((
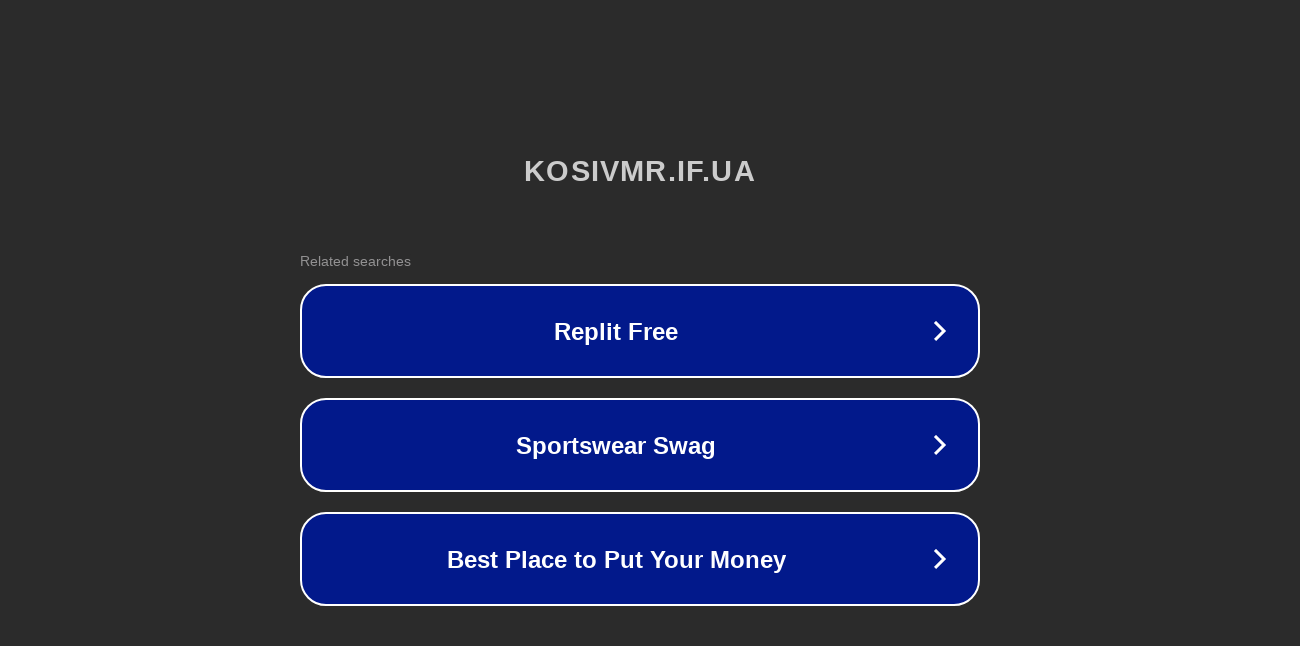

--- FILE ---
content_type: text/html; charset=utf-8
request_url: https://kosivmr.if.ua/3664/
body_size: 1050
content:
<!doctype html>
<html data-adblockkey="MFwwDQYJKoZIhvcNAQEBBQADSwAwSAJBANDrp2lz7AOmADaN8tA50LsWcjLFyQFcb/P2Txc58oYOeILb3vBw7J6f4pamkAQVSQuqYsKx3YzdUHCvbVZvFUsCAwEAAQ==_rsxv2ifg9Ja/xDANx3Y+7lo0aqZJS30nAE3htxHrhovqN08BXOzaI25k7ZqN2Hnb3lEAli9TZUzx6ldyTnNvOg==" lang="en" style="background: #2B2B2B;">
<head>
    <meta charset="utf-8">
    <meta name="viewport" content="width=device-width, initial-scale=1">
    <link rel="icon" href="[data-uri]">
    <link rel="preconnect" href="https://www.google.com" crossorigin>
</head>
<body>
<div id="target" style="opacity: 0"></div>
<script>window.park = "[base64]";</script>
<script src="/bjfpjvdYt.js"></script>
</body>
</html>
))
### Task objective
Using the listing above, show every line that includes the string "link".

### Exercise response
    <link rel="icon" href="[data-uri]">
    <link rel="preconnect" href="https://www.google.com" crossorigin>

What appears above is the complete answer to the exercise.